Of course, his theory is incorrect. Different people made different pasta using different ingredients that they bought from different stores. They just squeezed them all through the same filter that they were too lazy to change.

Campbell’s conclusion was similar. We are all squeezed through the same filter. Namely the process of being born, struggling for several years learning to walk and talk and wipe our own asses and make money and buy food, and keep people from stealing our stuff. So consequently, we have similar ideas and visions and symbolisms about the world.

To him the idea of a superconscious is merely a placeholder in our minds to describe the confounding fact that despite never having come in contact until the last few hundred years both eastern tradition and western tradition both developed mythologies of giant dangerous dragons, which were both basically huge snakes or lizards.

The Jungian would explain this as some deep superconscious symbolism of a dragon being evil (even in the garden of Eden the snake was the bad guy) because of some metaphysical cosmic reason.

The Campbellian would point out that coming up with a mythology of huge dangerous reptiles would be natural if you live in an area where some seemingly small and harmless animal like a snake could kill you with one bite, hence giving it some mythologically dark properties.

Which brings me back to Dr. Crick. He was explaining that we have such messed up dreams because of the lattice structure of the brain. Everything isn’t neatly stacked into different piles separate from each other. All the information is cris-crossed all over the place. So remembering one thing may cause you to remember something completely different (Just like on Monty Python).

His theory was that dreams are merely a kind of disk defrag that our brains do naturally while we sleep. However, there have been many people throughout history who have solved complex problems, and made breakthrough discoveries by paying attention to their dreams.

It could be the when we have problems, we know the answer on some level, but we just don’t know how to express it. Because our brains are largely based on images, the solutions naturally come to us through all the various pictures and memories that we have stored in our brains.

For example, the guy who invented the sewing machine had a dream he was in the jungle, and the natives were throwing spears at him with holes in the tips. The guy that came up with the structure for benzene, and pretty much started the whole study of organic chemistry dreamed of a snake eating its tale.

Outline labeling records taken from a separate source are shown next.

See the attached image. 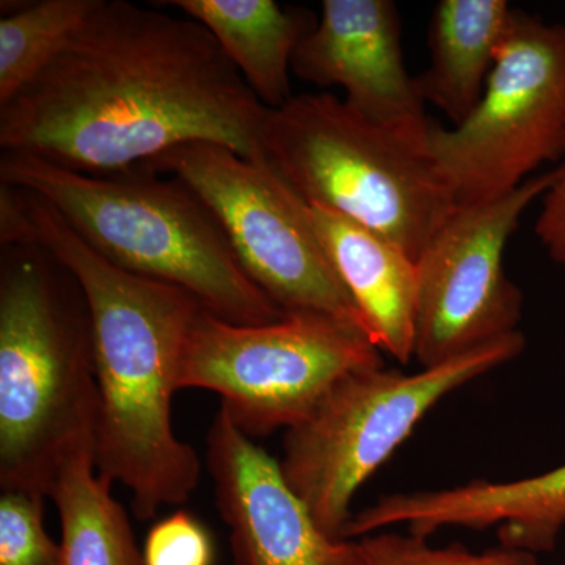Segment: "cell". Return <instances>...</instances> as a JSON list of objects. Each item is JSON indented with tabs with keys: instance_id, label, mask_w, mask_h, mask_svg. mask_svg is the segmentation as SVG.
I'll return each mask as SVG.
<instances>
[{
	"instance_id": "obj_1",
	"label": "cell",
	"mask_w": 565,
	"mask_h": 565,
	"mask_svg": "<svg viewBox=\"0 0 565 565\" xmlns=\"http://www.w3.org/2000/svg\"><path fill=\"white\" fill-rule=\"evenodd\" d=\"M267 114L199 21L98 0L55 61L0 106V148L90 174L199 141L263 161Z\"/></svg>"
},
{
	"instance_id": "obj_3",
	"label": "cell",
	"mask_w": 565,
	"mask_h": 565,
	"mask_svg": "<svg viewBox=\"0 0 565 565\" xmlns=\"http://www.w3.org/2000/svg\"><path fill=\"white\" fill-rule=\"evenodd\" d=\"M95 340L74 275L40 244L0 245V487L50 498L98 422Z\"/></svg>"
},
{
	"instance_id": "obj_10",
	"label": "cell",
	"mask_w": 565,
	"mask_h": 565,
	"mask_svg": "<svg viewBox=\"0 0 565 565\" xmlns=\"http://www.w3.org/2000/svg\"><path fill=\"white\" fill-rule=\"evenodd\" d=\"M556 177L541 173L501 199L456 206L416 259L415 359L423 367L516 332L523 294L505 274V245Z\"/></svg>"
},
{
	"instance_id": "obj_6",
	"label": "cell",
	"mask_w": 565,
	"mask_h": 565,
	"mask_svg": "<svg viewBox=\"0 0 565 565\" xmlns=\"http://www.w3.org/2000/svg\"><path fill=\"white\" fill-rule=\"evenodd\" d=\"M522 332L419 373L367 367L345 375L302 423L286 430L282 479L323 533L343 539L360 489L446 394L525 351Z\"/></svg>"
},
{
	"instance_id": "obj_15",
	"label": "cell",
	"mask_w": 565,
	"mask_h": 565,
	"mask_svg": "<svg viewBox=\"0 0 565 565\" xmlns=\"http://www.w3.org/2000/svg\"><path fill=\"white\" fill-rule=\"evenodd\" d=\"M156 3L173 7L204 25L267 109H278L292 98L289 71L297 47L318 24L313 11L275 0Z\"/></svg>"
},
{
	"instance_id": "obj_7",
	"label": "cell",
	"mask_w": 565,
	"mask_h": 565,
	"mask_svg": "<svg viewBox=\"0 0 565 565\" xmlns=\"http://www.w3.org/2000/svg\"><path fill=\"white\" fill-rule=\"evenodd\" d=\"M384 366L359 327L329 316L291 313L239 326L200 310L182 349L178 388L217 393L248 438L291 429L353 371Z\"/></svg>"
},
{
	"instance_id": "obj_13",
	"label": "cell",
	"mask_w": 565,
	"mask_h": 565,
	"mask_svg": "<svg viewBox=\"0 0 565 565\" xmlns=\"http://www.w3.org/2000/svg\"><path fill=\"white\" fill-rule=\"evenodd\" d=\"M393 525H405L408 533L426 539L446 526H497L498 541L505 548L533 555L552 552L565 526V465L520 481H471L429 492L390 494L353 514L343 539L352 541Z\"/></svg>"
},
{
	"instance_id": "obj_2",
	"label": "cell",
	"mask_w": 565,
	"mask_h": 565,
	"mask_svg": "<svg viewBox=\"0 0 565 565\" xmlns=\"http://www.w3.org/2000/svg\"><path fill=\"white\" fill-rule=\"evenodd\" d=\"M31 244L51 252L87 299L95 340L96 470L131 493L132 514L154 519L200 484L202 462L173 429L182 349L202 305L180 288L104 259L50 203L24 191ZM204 310V308H203Z\"/></svg>"
},
{
	"instance_id": "obj_12",
	"label": "cell",
	"mask_w": 565,
	"mask_h": 565,
	"mask_svg": "<svg viewBox=\"0 0 565 565\" xmlns=\"http://www.w3.org/2000/svg\"><path fill=\"white\" fill-rule=\"evenodd\" d=\"M206 465L233 565H360L359 541L323 533L286 484L278 460L222 407L206 435Z\"/></svg>"
},
{
	"instance_id": "obj_9",
	"label": "cell",
	"mask_w": 565,
	"mask_h": 565,
	"mask_svg": "<svg viewBox=\"0 0 565 565\" xmlns=\"http://www.w3.org/2000/svg\"><path fill=\"white\" fill-rule=\"evenodd\" d=\"M140 167L180 178L203 200L245 273L286 315L329 316L367 334L323 248L310 204L269 163L199 141Z\"/></svg>"
},
{
	"instance_id": "obj_21",
	"label": "cell",
	"mask_w": 565,
	"mask_h": 565,
	"mask_svg": "<svg viewBox=\"0 0 565 565\" xmlns=\"http://www.w3.org/2000/svg\"><path fill=\"white\" fill-rule=\"evenodd\" d=\"M141 556L143 565H214L215 546L206 526L180 511L151 526Z\"/></svg>"
},
{
	"instance_id": "obj_20",
	"label": "cell",
	"mask_w": 565,
	"mask_h": 565,
	"mask_svg": "<svg viewBox=\"0 0 565 565\" xmlns=\"http://www.w3.org/2000/svg\"><path fill=\"white\" fill-rule=\"evenodd\" d=\"M39 493L7 490L0 497V565H57L61 544L44 527Z\"/></svg>"
},
{
	"instance_id": "obj_18",
	"label": "cell",
	"mask_w": 565,
	"mask_h": 565,
	"mask_svg": "<svg viewBox=\"0 0 565 565\" xmlns=\"http://www.w3.org/2000/svg\"><path fill=\"white\" fill-rule=\"evenodd\" d=\"M98 0L18 3L0 20V106L43 73L90 17Z\"/></svg>"
},
{
	"instance_id": "obj_11",
	"label": "cell",
	"mask_w": 565,
	"mask_h": 565,
	"mask_svg": "<svg viewBox=\"0 0 565 565\" xmlns=\"http://www.w3.org/2000/svg\"><path fill=\"white\" fill-rule=\"evenodd\" d=\"M291 71L308 84L343 88L344 103L356 114L426 150L433 120L405 68L399 10L392 0H323Z\"/></svg>"
},
{
	"instance_id": "obj_17",
	"label": "cell",
	"mask_w": 565,
	"mask_h": 565,
	"mask_svg": "<svg viewBox=\"0 0 565 565\" xmlns=\"http://www.w3.org/2000/svg\"><path fill=\"white\" fill-rule=\"evenodd\" d=\"M111 486L96 470L90 446L61 465L50 492L62 526L57 565H143L128 512Z\"/></svg>"
},
{
	"instance_id": "obj_14",
	"label": "cell",
	"mask_w": 565,
	"mask_h": 565,
	"mask_svg": "<svg viewBox=\"0 0 565 565\" xmlns=\"http://www.w3.org/2000/svg\"><path fill=\"white\" fill-rule=\"evenodd\" d=\"M311 215L323 248L364 329L397 362L415 359L416 262L381 234L322 207Z\"/></svg>"
},
{
	"instance_id": "obj_8",
	"label": "cell",
	"mask_w": 565,
	"mask_h": 565,
	"mask_svg": "<svg viewBox=\"0 0 565 565\" xmlns=\"http://www.w3.org/2000/svg\"><path fill=\"white\" fill-rule=\"evenodd\" d=\"M426 151L457 206L492 202L565 154V24L514 9L484 95Z\"/></svg>"
},
{
	"instance_id": "obj_19",
	"label": "cell",
	"mask_w": 565,
	"mask_h": 565,
	"mask_svg": "<svg viewBox=\"0 0 565 565\" xmlns=\"http://www.w3.org/2000/svg\"><path fill=\"white\" fill-rule=\"evenodd\" d=\"M360 565H539L522 550L493 546L471 552L462 544L434 546L415 534L373 533L359 539Z\"/></svg>"
},
{
	"instance_id": "obj_4",
	"label": "cell",
	"mask_w": 565,
	"mask_h": 565,
	"mask_svg": "<svg viewBox=\"0 0 565 565\" xmlns=\"http://www.w3.org/2000/svg\"><path fill=\"white\" fill-rule=\"evenodd\" d=\"M0 182L35 193L118 269L191 294L222 321L263 326L286 313L241 266L217 217L172 174L74 172L2 152Z\"/></svg>"
},
{
	"instance_id": "obj_22",
	"label": "cell",
	"mask_w": 565,
	"mask_h": 565,
	"mask_svg": "<svg viewBox=\"0 0 565 565\" xmlns=\"http://www.w3.org/2000/svg\"><path fill=\"white\" fill-rule=\"evenodd\" d=\"M556 172L555 184L542 199L535 236L553 262L565 264V154Z\"/></svg>"
},
{
	"instance_id": "obj_16",
	"label": "cell",
	"mask_w": 565,
	"mask_h": 565,
	"mask_svg": "<svg viewBox=\"0 0 565 565\" xmlns=\"http://www.w3.org/2000/svg\"><path fill=\"white\" fill-rule=\"evenodd\" d=\"M515 7L505 0H441L429 28V66L415 76L423 103L460 125L484 95Z\"/></svg>"
},
{
	"instance_id": "obj_5",
	"label": "cell",
	"mask_w": 565,
	"mask_h": 565,
	"mask_svg": "<svg viewBox=\"0 0 565 565\" xmlns=\"http://www.w3.org/2000/svg\"><path fill=\"white\" fill-rule=\"evenodd\" d=\"M262 150L305 203L381 234L415 262L457 206L424 148L332 93L294 95L269 109Z\"/></svg>"
}]
</instances>
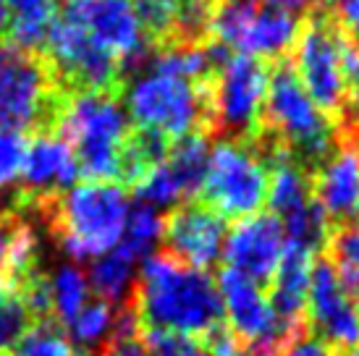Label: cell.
I'll list each match as a JSON object with an SVG mask.
<instances>
[{
    "mask_svg": "<svg viewBox=\"0 0 359 356\" xmlns=\"http://www.w3.org/2000/svg\"><path fill=\"white\" fill-rule=\"evenodd\" d=\"M131 307L144 333L205 338L223 325L218 283L208 270H197L170 254H150L137 267Z\"/></svg>",
    "mask_w": 359,
    "mask_h": 356,
    "instance_id": "obj_1",
    "label": "cell"
},
{
    "mask_svg": "<svg viewBox=\"0 0 359 356\" xmlns=\"http://www.w3.org/2000/svg\"><path fill=\"white\" fill-rule=\"evenodd\" d=\"M50 131L74 149L79 176L121 184V158L131 137V121L116 92L63 95Z\"/></svg>",
    "mask_w": 359,
    "mask_h": 356,
    "instance_id": "obj_2",
    "label": "cell"
},
{
    "mask_svg": "<svg viewBox=\"0 0 359 356\" xmlns=\"http://www.w3.org/2000/svg\"><path fill=\"white\" fill-rule=\"evenodd\" d=\"M50 207L53 233L71 262L97 259L123 238L131 199L123 184L84 181L63 191Z\"/></svg>",
    "mask_w": 359,
    "mask_h": 356,
    "instance_id": "obj_3",
    "label": "cell"
},
{
    "mask_svg": "<svg viewBox=\"0 0 359 356\" xmlns=\"http://www.w3.org/2000/svg\"><path fill=\"white\" fill-rule=\"evenodd\" d=\"M312 173L339 144L341 129L312 102L289 63H278L268 76L262 131Z\"/></svg>",
    "mask_w": 359,
    "mask_h": 356,
    "instance_id": "obj_4",
    "label": "cell"
},
{
    "mask_svg": "<svg viewBox=\"0 0 359 356\" xmlns=\"http://www.w3.org/2000/svg\"><path fill=\"white\" fill-rule=\"evenodd\" d=\"M210 79L194 84L152 69L140 71L123 92L126 116L137 129L160 134L168 142L189 137L208 126Z\"/></svg>",
    "mask_w": 359,
    "mask_h": 356,
    "instance_id": "obj_5",
    "label": "cell"
},
{
    "mask_svg": "<svg viewBox=\"0 0 359 356\" xmlns=\"http://www.w3.org/2000/svg\"><path fill=\"white\" fill-rule=\"evenodd\" d=\"M268 163L252 139H220L210 147L200 197L220 218L257 215L268 199Z\"/></svg>",
    "mask_w": 359,
    "mask_h": 356,
    "instance_id": "obj_6",
    "label": "cell"
},
{
    "mask_svg": "<svg viewBox=\"0 0 359 356\" xmlns=\"http://www.w3.org/2000/svg\"><path fill=\"white\" fill-rule=\"evenodd\" d=\"M63 95L40 55L0 40V126L21 134L53 129Z\"/></svg>",
    "mask_w": 359,
    "mask_h": 356,
    "instance_id": "obj_7",
    "label": "cell"
},
{
    "mask_svg": "<svg viewBox=\"0 0 359 356\" xmlns=\"http://www.w3.org/2000/svg\"><path fill=\"white\" fill-rule=\"evenodd\" d=\"M270 69L265 60L231 53L210 79L208 131L223 139H257Z\"/></svg>",
    "mask_w": 359,
    "mask_h": 356,
    "instance_id": "obj_8",
    "label": "cell"
},
{
    "mask_svg": "<svg viewBox=\"0 0 359 356\" xmlns=\"http://www.w3.org/2000/svg\"><path fill=\"white\" fill-rule=\"evenodd\" d=\"M344 48L346 34L341 32L336 16L315 13L302 27L299 40L291 50V69L299 76L312 102L325 116L336 121L344 113L346 84H344Z\"/></svg>",
    "mask_w": 359,
    "mask_h": 356,
    "instance_id": "obj_9",
    "label": "cell"
},
{
    "mask_svg": "<svg viewBox=\"0 0 359 356\" xmlns=\"http://www.w3.org/2000/svg\"><path fill=\"white\" fill-rule=\"evenodd\" d=\"M48 66H50L55 84L60 92H116L121 87L118 58L92 40L84 24L74 16H60L53 24L48 42Z\"/></svg>",
    "mask_w": 359,
    "mask_h": 356,
    "instance_id": "obj_10",
    "label": "cell"
},
{
    "mask_svg": "<svg viewBox=\"0 0 359 356\" xmlns=\"http://www.w3.org/2000/svg\"><path fill=\"white\" fill-rule=\"evenodd\" d=\"M307 330L323 338L333 351L359 346V312L354 296L325 257H318L309 275Z\"/></svg>",
    "mask_w": 359,
    "mask_h": 356,
    "instance_id": "obj_11",
    "label": "cell"
},
{
    "mask_svg": "<svg viewBox=\"0 0 359 356\" xmlns=\"http://www.w3.org/2000/svg\"><path fill=\"white\" fill-rule=\"evenodd\" d=\"M286 231L273 212H257L236 220L226 231L223 241V265L250 278L257 286H268L283 257Z\"/></svg>",
    "mask_w": 359,
    "mask_h": 356,
    "instance_id": "obj_12",
    "label": "cell"
},
{
    "mask_svg": "<svg viewBox=\"0 0 359 356\" xmlns=\"http://www.w3.org/2000/svg\"><path fill=\"white\" fill-rule=\"evenodd\" d=\"M226 231V220L215 210L184 202L170 210L163 226V244L168 249L165 254L197 270H210L223 254Z\"/></svg>",
    "mask_w": 359,
    "mask_h": 356,
    "instance_id": "obj_13",
    "label": "cell"
},
{
    "mask_svg": "<svg viewBox=\"0 0 359 356\" xmlns=\"http://www.w3.org/2000/svg\"><path fill=\"white\" fill-rule=\"evenodd\" d=\"M74 16L84 24V29L92 34V40L118 58L121 69H140L152 55V45L144 37L137 16V8L131 0H90L87 6Z\"/></svg>",
    "mask_w": 359,
    "mask_h": 356,
    "instance_id": "obj_14",
    "label": "cell"
},
{
    "mask_svg": "<svg viewBox=\"0 0 359 356\" xmlns=\"http://www.w3.org/2000/svg\"><path fill=\"white\" fill-rule=\"evenodd\" d=\"M79 178L74 149L53 131H40L27 147L21 170V199L34 205H53Z\"/></svg>",
    "mask_w": 359,
    "mask_h": 356,
    "instance_id": "obj_15",
    "label": "cell"
},
{
    "mask_svg": "<svg viewBox=\"0 0 359 356\" xmlns=\"http://www.w3.org/2000/svg\"><path fill=\"white\" fill-rule=\"evenodd\" d=\"M312 199L328 223L346 226L359 220V155L344 131L333 152L312 170Z\"/></svg>",
    "mask_w": 359,
    "mask_h": 356,
    "instance_id": "obj_16",
    "label": "cell"
},
{
    "mask_svg": "<svg viewBox=\"0 0 359 356\" xmlns=\"http://www.w3.org/2000/svg\"><path fill=\"white\" fill-rule=\"evenodd\" d=\"M318 259V252L307 244L286 238L283 257L270 280V307L278 317V322L286 327V333H299L307 327V294L312 265Z\"/></svg>",
    "mask_w": 359,
    "mask_h": 356,
    "instance_id": "obj_17",
    "label": "cell"
},
{
    "mask_svg": "<svg viewBox=\"0 0 359 356\" xmlns=\"http://www.w3.org/2000/svg\"><path fill=\"white\" fill-rule=\"evenodd\" d=\"M302 24L297 16L291 13H280V11L257 6L255 16L250 19L247 29L241 34L239 53L241 55H252L257 60H280L286 58L297 40H299Z\"/></svg>",
    "mask_w": 359,
    "mask_h": 356,
    "instance_id": "obj_18",
    "label": "cell"
},
{
    "mask_svg": "<svg viewBox=\"0 0 359 356\" xmlns=\"http://www.w3.org/2000/svg\"><path fill=\"white\" fill-rule=\"evenodd\" d=\"M142 259L118 244L116 249L105 252L102 257L92 259L87 280H90L92 294H97L100 301L105 304H123L134 291V280H137V267Z\"/></svg>",
    "mask_w": 359,
    "mask_h": 356,
    "instance_id": "obj_19",
    "label": "cell"
},
{
    "mask_svg": "<svg viewBox=\"0 0 359 356\" xmlns=\"http://www.w3.org/2000/svg\"><path fill=\"white\" fill-rule=\"evenodd\" d=\"M11 6V27L8 45L24 53H40L48 42L55 16H58V0H8Z\"/></svg>",
    "mask_w": 359,
    "mask_h": 356,
    "instance_id": "obj_20",
    "label": "cell"
},
{
    "mask_svg": "<svg viewBox=\"0 0 359 356\" xmlns=\"http://www.w3.org/2000/svg\"><path fill=\"white\" fill-rule=\"evenodd\" d=\"M210 137L208 131H194L189 137L170 142L168 155H165V165L173 173L179 189L184 191V199L200 197L202 181H205V170H208L210 158Z\"/></svg>",
    "mask_w": 359,
    "mask_h": 356,
    "instance_id": "obj_21",
    "label": "cell"
},
{
    "mask_svg": "<svg viewBox=\"0 0 359 356\" xmlns=\"http://www.w3.org/2000/svg\"><path fill=\"white\" fill-rule=\"evenodd\" d=\"M50 291V320L60 327H69L71 320L92 301V288L87 273L76 262H63L48 278Z\"/></svg>",
    "mask_w": 359,
    "mask_h": 356,
    "instance_id": "obj_22",
    "label": "cell"
},
{
    "mask_svg": "<svg viewBox=\"0 0 359 356\" xmlns=\"http://www.w3.org/2000/svg\"><path fill=\"white\" fill-rule=\"evenodd\" d=\"M113 322H116L113 307L100 301V299H95V301H90L79 315L71 320L66 336L74 343V348H87L90 351V348L108 343L110 333H113Z\"/></svg>",
    "mask_w": 359,
    "mask_h": 356,
    "instance_id": "obj_23",
    "label": "cell"
},
{
    "mask_svg": "<svg viewBox=\"0 0 359 356\" xmlns=\"http://www.w3.org/2000/svg\"><path fill=\"white\" fill-rule=\"evenodd\" d=\"M163 226H165V218L158 210L147 207V205H137L129 210L121 244L131 249L140 259L150 257V254H155L158 244H163Z\"/></svg>",
    "mask_w": 359,
    "mask_h": 356,
    "instance_id": "obj_24",
    "label": "cell"
},
{
    "mask_svg": "<svg viewBox=\"0 0 359 356\" xmlns=\"http://www.w3.org/2000/svg\"><path fill=\"white\" fill-rule=\"evenodd\" d=\"M32 325H34V317L21 291L0 283V356L11 354Z\"/></svg>",
    "mask_w": 359,
    "mask_h": 356,
    "instance_id": "obj_25",
    "label": "cell"
},
{
    "mask_svg": "<svg viewBox=\"0 0 359 356\" xmlns=\"http://www.w3.org/2000/svg\"><path fill=\"white\" fill-rule=\"evenodd\" d=\"M11 356H76V348L53 320H37L24 333Z\"/></svg>",
    "mask_w": 359,
    "mask_h": 356,
    "instance_id": "obj_26",
    "label": "cell"
},
{
    "mask_svg": "<svg viewBox=\"0 0 359 356\" xmlns=\"http://www.w3.org/2000/svg\"><path fill=\"white\" fill-rule=\"evenodd\" d=\"M325 249H328L325 259L336 267L346 288H351L359 280V220L330 231Z\"/></svg>",
    "mask_w": 359,
    "mask_h": 356,
    "instance_id": "obj_27",
    "label": "cell"
},
{
    "mask_svg": "<svg viewBox=\"0 0 359 356\" xmlns=\"http://www.w3.org/2000/svg\"><path fill=\"white\" fill-rule=\"evenodd\" d=\"M140 16L142 32L150 45L163 48L176 37V19H179V0H137L134 3Z\"/></svg>",
    "mask_w": 359,
    "mask_h": 356,
    "instance_id": "obj_28",
    "label": "cell"
},
{
    "mask_svg": "<svg viewBox=\"0 0 359 356\" xmlns=\"http://www.w3.org/2000/svg\"><path fill=\"white\" fill-rule=\"evenodd\" d=\"M29 139L16 129L0 126V191L16 186L24 170V158H27Z\"/></svg>",
    "mask_w": 359,
    "mask_h": 356,
    "instance_id": "obj_29",
    "label": "cell"
},
{
    "mask_svg": "<svg viewBox=\"0 0 359 356\" xmlns=\"http://www.w3.org/2000/svg\"><path fill=\"white\" fill-rule=\"evenodd\" d=\"M344 84H346V100H344V131L357 134L359 131V48L349 45L344 48Z\"/></svg>",
    "mask_w": 359,
    "mask_h": 356,
    "instance_id": "obj_30",
    "label": "cell"
},
{
    "mask_svg": "<svg viewBox=\"0 0 359 356\" xmlns=\"http://www.w3.org/2000/svg\"><path fill=\"white\" fill-rule=\"evenodd\" d=\"M152 356H212L202 338H179L163 333H144Z\"/></svg>",
    "mask_w": 359,
    "mask_h": 356,
    "instance_id": "obj_31",
    "label": "cell"
},
{
    "mask_svg": "<svg viewBox=\"0 0 359 356\" xmlns=\"http://www.w3.org/2000/svg\"><path fill=\"white\" fill-rule=\"evenodd\" d=\"M278 356H339V351H333L323 338H318L304 327V330L283 341Z\"/></svg>",
    "mask_w": 359,
    "mask_h": 356,
    "instance_id": "obj_32",
    "label": "cell"
},
{
    "mask_svg": "<svg viewBox=\"0 0 359 356\" xmlns=\"http://www.w3.org/2000/svg\"><path fill=\"white\" fill-rule=\"evenodd\" d=\"M21 228H24V220L19 215L0 212V283H6V278H8L11 257H13L16 241L21 236Z\"/></svg>",
    "mask_w": 359,
    "mask_h": 356,
    "instance_id": "obj_33",
    "label": "cell"
},
{
    "mask_svg": "<svg viewBox=\"0 0 359 356\" xmlns=\"http://www.w3.org/2000/svg\"><path fill=\"white\" fill-rule=\"evenodd\" d=\"M205 343H208L212 356H250L247 343H244L239 336H233L226 325H220L218 330H212V333L205 338Z\"/></svg>",
    "mask_w": 359,
    "mask_h": 356,
    "instance_id": "obj_34",
    "label": "cell"
},
{
    "mask_svg": "<svg viewBox=\"0 0 359 356\" xmlns=\"http://www.w3.org/2000/svg\"><path fill=\"white\" fill-rule=\"evenodd\" d=\"M102 356H152V354L147 341H144V333H142V336H123V338L110 336Z\"/></svg>",
    "mask_w": 359,
    "mask_h": 356,
    "instance_id": "obj_35",
    "label": "cell"
},
{
    "mask_svg": "<svg viewBox=\"0 0 359 356\" xmlns=\"http://www.w3.org/2000/svg\"><path fill=\"white\" fill-rule=\"evenodd\" d=\"M339 27L344 34H351L354 37V45L359 48V0H349L346 6H341L339 8Z\"/></svg>",
    "mask_w": 359,
    "mask_h": 356,
    "instance_id": "obj_36",
    "label": "cell"
},
{
    "mask_svg": "<svg viewBox=\"0 0 359 356\" xmlns=\"http://www.w3.org/2000/svg\"><path fill=\"white\" fill-rule=\"evenodd\" d=\"M259 6L273 11H280V13H291V16H299L312 6V0H257Z\"/></svg>",
    "mask_w": 359,
    "mask_h": 356,
    "instance_id": "obj_37",
    "label": "cell"
},
{
    "mask_svg": "<svg viewBox=\"0 0 359 356\" xmlns=\"http://www.w3.org/2000/svg\"><path fill=\"white\" fill-rule=\"evenodd\" d=\"M8 27H11V6L8 0H0V40L8 34Z\"/></svg>",
    "mask_w": 359,
    "mask_h": 356,
    "instance_id": "obj_38",
    "label": "cell"
},
{
    "mask_svg": "<svg viewBox=\"0 0 359 356\" xmlns=\"http://www.w3.org/2000/svg\"><path fill=\"white\" fill-rule=\"evenodd\" d=\"M90 0H63V13H76L87 6Z\"/></svg>",
    "mask_w": 359,
    "mask_h": 356,
    "instance_id": "obj_39",
    "label": "cell"
},
{
    "mask_svg": "<svg viewBox=\"0 0 359 356\" xmlns=\"http://www.w3.org/2000/svg\"><path fill=\"white\" fill-rule=\"evenodd\" d=\"M349 0H318V6L323 8H341V6H346Z\"/></svg>",
    "mask_w": 359,
    "mask_h": 356,
    "instance_id": "obj_40",
    "label": "cell"
},
{
    "mask_svg": "<svg viewBox=\"0 0 359 356\" xmlns=\"http://www.w3.org/2000/svg\"><path fill=\"white\" fill-rule=\"evenodd\" d=\"M349 291H351V296H354V304H357V312H359V280L349 288Z\"/></svg>",
    "mask_w": 359,
    "mask_h": 356,
    "instance_id": "obj_41",
    "label": "cell"
},
{
    "mask_svg": "<svg viewBox=\"0 0 359 356\" xmlns=\"http://www.w3.org/2000/svg\"><path fill=\"white\" fill-rule=\"evenodd\" d=\"M344 134L351 139V144H354V149H357V155H359V131H357V134H349V131H344Z\"/></svg>",
    "mask_w": 359,
    "mask_h": 356,
    "instance_id": "obj_42",
    "label": "cell"
},
{
    "mask_svg": "<svg viewBox=\"0 0 359 356\" xmlns=\"http://www.w3.org/2000/svg\"><path fill=\"white\" fill-rule=\"evenodd\" d=\"M210 3H226V0H210Z\"/></svg>",
    "mask_w": 359,
    "mask_h": 356,
    "instance_id": "obj_43",
    "label": "cell"
}]
</instances>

Whether our dreams come from some collective intelligence, or they are merely remnants of our evolutionary past, they can give us very powerful messages. You just need to be creative enough to interpret them. A good strategy would be to ask yourself a question while you are falling asleep, and just pay attention when you wake up. Perhaps you dreamed the solution in the form of images and weird story lines.

The bottom line is that whatever you think about dreams, they can be a powerful tool that most people never choose to utilize. Just by asking some good questions as you fall asleep, and paying attention to any answers that may come in the morning, you might find yourself creating all kinds of good things in your life.